Recently, I celebrated the three-year anniversary of an event that made me flashback to every second of that day with vivid recall …
It started as a “usual” procedure on a Wednesday morning. I had only been able to gulp down half of my latte before the anesthesiologist for my 7:30 a.m. cardioversion appeared to tell me we were ready to start. I wanted to stay on time as I had a long morning of back-to-back procedures awaiting me. I went straight into Jenny’s room, hoping my coffee would still be warm after I finished the procedure. There she was, sitting up in bed, watching “Good Morning America,” looking about the brightest I had seen her in the past six months, surrounded by her daughter, son, and husband.

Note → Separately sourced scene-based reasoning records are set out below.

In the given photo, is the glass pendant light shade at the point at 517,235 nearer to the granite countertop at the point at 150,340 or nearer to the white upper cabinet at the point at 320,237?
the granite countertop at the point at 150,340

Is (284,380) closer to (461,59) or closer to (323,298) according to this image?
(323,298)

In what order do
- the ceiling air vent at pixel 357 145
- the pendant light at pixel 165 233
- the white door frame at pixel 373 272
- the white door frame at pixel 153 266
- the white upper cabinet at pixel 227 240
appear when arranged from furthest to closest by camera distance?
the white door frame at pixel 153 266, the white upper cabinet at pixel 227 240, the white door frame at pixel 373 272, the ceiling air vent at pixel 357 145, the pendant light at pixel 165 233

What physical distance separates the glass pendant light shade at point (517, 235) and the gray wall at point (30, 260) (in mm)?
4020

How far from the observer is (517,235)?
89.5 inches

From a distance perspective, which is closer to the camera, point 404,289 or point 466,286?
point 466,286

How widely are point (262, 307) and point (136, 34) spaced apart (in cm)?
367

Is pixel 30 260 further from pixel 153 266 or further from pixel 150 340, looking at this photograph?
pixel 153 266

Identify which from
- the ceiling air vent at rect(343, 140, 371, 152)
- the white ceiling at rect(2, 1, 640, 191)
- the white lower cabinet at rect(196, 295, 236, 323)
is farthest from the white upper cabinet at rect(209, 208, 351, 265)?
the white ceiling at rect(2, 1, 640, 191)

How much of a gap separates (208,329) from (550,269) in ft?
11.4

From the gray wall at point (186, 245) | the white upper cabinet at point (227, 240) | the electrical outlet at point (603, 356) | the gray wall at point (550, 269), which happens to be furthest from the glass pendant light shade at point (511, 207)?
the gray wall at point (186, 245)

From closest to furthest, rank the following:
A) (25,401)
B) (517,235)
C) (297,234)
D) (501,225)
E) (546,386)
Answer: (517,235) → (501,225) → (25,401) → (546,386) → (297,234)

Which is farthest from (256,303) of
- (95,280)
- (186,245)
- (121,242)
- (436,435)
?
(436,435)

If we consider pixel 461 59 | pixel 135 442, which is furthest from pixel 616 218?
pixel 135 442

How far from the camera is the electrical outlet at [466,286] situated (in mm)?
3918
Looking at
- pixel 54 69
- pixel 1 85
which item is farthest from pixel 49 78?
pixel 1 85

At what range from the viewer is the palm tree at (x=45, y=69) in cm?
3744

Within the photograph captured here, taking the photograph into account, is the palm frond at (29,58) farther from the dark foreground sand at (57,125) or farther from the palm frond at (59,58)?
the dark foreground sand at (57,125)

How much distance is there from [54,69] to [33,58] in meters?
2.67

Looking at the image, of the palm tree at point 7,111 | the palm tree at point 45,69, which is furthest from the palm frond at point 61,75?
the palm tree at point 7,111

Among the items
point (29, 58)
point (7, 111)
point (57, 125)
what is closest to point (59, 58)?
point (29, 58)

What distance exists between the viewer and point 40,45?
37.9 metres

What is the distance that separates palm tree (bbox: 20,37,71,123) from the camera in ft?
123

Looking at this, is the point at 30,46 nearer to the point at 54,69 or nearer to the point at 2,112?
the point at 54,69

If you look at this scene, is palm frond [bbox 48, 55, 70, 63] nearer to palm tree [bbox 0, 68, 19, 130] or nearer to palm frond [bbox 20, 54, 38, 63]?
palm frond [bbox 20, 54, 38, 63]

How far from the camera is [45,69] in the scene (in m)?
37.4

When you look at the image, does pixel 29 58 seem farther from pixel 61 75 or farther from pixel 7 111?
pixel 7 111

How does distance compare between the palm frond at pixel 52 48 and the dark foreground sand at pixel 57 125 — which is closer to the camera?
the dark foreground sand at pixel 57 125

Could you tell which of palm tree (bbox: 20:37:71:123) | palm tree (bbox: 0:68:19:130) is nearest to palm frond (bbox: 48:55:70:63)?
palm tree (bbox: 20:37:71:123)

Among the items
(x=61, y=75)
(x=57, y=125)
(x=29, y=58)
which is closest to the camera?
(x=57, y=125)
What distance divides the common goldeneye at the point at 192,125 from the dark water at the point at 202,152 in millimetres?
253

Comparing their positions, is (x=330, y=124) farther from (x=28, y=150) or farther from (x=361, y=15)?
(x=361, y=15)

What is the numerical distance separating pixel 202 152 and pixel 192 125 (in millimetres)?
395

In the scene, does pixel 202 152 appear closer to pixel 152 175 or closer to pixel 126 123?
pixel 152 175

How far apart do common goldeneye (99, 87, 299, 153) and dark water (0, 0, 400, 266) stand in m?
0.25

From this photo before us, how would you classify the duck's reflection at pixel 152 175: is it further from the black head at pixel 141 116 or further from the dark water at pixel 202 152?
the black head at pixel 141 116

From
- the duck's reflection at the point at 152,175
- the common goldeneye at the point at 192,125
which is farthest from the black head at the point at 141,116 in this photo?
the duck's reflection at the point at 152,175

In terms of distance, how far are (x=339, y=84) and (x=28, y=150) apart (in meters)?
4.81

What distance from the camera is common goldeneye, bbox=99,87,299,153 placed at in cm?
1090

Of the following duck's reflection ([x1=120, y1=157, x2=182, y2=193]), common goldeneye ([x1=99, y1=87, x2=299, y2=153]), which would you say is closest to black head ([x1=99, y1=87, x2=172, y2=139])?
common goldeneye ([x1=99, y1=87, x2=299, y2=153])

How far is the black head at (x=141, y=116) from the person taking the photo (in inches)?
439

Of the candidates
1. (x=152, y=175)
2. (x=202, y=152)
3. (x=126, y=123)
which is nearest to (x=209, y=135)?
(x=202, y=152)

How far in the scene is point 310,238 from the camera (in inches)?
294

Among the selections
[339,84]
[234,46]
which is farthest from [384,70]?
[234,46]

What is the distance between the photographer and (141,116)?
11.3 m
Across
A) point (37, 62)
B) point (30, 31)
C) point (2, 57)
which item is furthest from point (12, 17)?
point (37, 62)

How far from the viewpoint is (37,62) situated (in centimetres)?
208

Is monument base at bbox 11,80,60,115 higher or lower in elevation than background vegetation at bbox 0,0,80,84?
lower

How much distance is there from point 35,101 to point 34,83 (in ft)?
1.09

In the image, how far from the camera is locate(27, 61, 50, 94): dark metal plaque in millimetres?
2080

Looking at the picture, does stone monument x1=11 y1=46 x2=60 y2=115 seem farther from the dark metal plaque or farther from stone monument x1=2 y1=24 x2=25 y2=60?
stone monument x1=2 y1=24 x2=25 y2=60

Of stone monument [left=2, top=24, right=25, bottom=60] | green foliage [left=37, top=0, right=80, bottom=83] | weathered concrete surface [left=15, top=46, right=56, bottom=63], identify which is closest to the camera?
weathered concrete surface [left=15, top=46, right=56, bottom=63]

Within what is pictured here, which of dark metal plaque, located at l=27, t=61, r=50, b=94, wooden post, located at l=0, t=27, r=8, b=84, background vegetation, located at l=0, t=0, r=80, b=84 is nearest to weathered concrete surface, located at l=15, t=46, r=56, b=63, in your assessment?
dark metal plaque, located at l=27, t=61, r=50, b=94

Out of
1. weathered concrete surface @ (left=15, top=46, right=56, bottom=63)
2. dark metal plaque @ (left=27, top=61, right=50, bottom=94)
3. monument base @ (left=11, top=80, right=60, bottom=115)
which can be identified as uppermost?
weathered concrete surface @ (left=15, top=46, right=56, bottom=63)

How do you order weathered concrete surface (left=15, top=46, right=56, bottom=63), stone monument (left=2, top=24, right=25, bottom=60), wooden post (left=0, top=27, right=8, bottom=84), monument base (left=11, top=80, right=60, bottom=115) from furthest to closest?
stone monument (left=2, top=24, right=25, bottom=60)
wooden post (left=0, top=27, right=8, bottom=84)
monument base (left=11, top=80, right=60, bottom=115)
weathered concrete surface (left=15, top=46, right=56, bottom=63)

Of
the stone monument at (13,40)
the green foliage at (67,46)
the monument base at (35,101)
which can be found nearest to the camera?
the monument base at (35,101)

She was 83-years-old and had just undergone a mitral and tricuspid valve repair, along with a maze procedure for atrial fibrillation two months before. Her postoperative course was complicated by biventricular dysfunction and persistent atrial fibrillation. Her surgeon had started her on amiodarone and we had a long discussion about the merits of restoring sinus rhythm as a way to improve rate control, AV synchrony, and her hemodynamics. Jenny smiled at me and gave me a thumbs up saying she was ready for the procedure. I glanced over the paperwork to ensure the consent form had been signed, looked at the pre-procedure history and physical (H&P) note, and nodded to the anesthesiologist. We were ready to proceed.
My routine morning took a sudden and unexpected turn after Jenny’s eyes fluttered closed and the “shock” button on the defibrillator caused her body to jump into the air. I gaped at the screen as the shock was followed by one lonely QRS complex and then nothing. Flatline. My fingers quivered as I frantically tried to turn the knob to the pacing position to transcutaneously pace; I was aghast when we had no capture.
“Atropine! Start CPR!” I shouted.
After what felt like hours (but was actually only 21 minutes), Jenny was intubated, had a pulse on an epinephrine infusion, and was stable enough to transport to the ICU. I left to talk to her daughter and only then did I find out that her primary care provider had, just yesterday, asked her to double her morning dose of metoprolol. His intentions had been good (to improve rate control), but – my heart sank – could that have been the reason for the morning’s events? I had instructed my team to hold her morning beta-blocker, and instead she had taken a double dose! Granted, Jenny was elderly and had valve surgery, with rings implanted adjacent to the AV node. She had also been taking amiodarone, so there was more than one potential cause for the procedure's outcome … but I couldn’t help but wonder: was it the double dose of metoprolol that had pushed her over the edge? And if so, whose responsibility was it to ensure that something like this didn’t happen? The nurse who called the patient with the procedural instructions about morning medications? The primary care providers who didn’t know that she had a cardioversion scheduled the next day? The physician’s assistant who filled out the H&P note? Or was it mine? After all, I was the attending for the procedure … so, did I carry the ultimate responsibility?
We all practice medicine in the era of the “Checklist Manifesto” and procedural “time-outs,” which allow us some degree of safeguard against such happenings. But as the complexity of the patients we manage and the conditions we treat grows, an over-simplified approach doesn’t always account for human error and unpredictable factors — does it? Perhaps if all of my patient’s medical providers had been on the same electronic medical record — would one portal have eliminated the margin for error?
Jenny was extubated the next day and slowly recovered after her pacemaker was implanted. Miraculously, she had an uneventful recovery and was soon smiling and happy again. But I had a few humbling reflections after that day’s occurrences. First, in cardiology, we literally work on the cusp of life and death every single day, and sometimes our patients unexpectedly cross from one side to the other within seconds. Second, given all the discussion about artificial intelligence out there, if a computer algorithm and centralized medical record system had been in charge of Jenny’s peri-procedural instructions and care, could her complication have been avoided?
What do you think? When our workflow systems break down, is it the physician who should ultimately assume the responsibility? Or is it unfair to “scapegoat” the physicians when the system fails? In the workflow of modern medicine, where there are so many interrelated parts interdisciplinary teams, how do we balance taking “ownership” of our patients against the pressure to “trust” the system? Would computers do better?
All names and identifying information have been modified to protect patient privacy.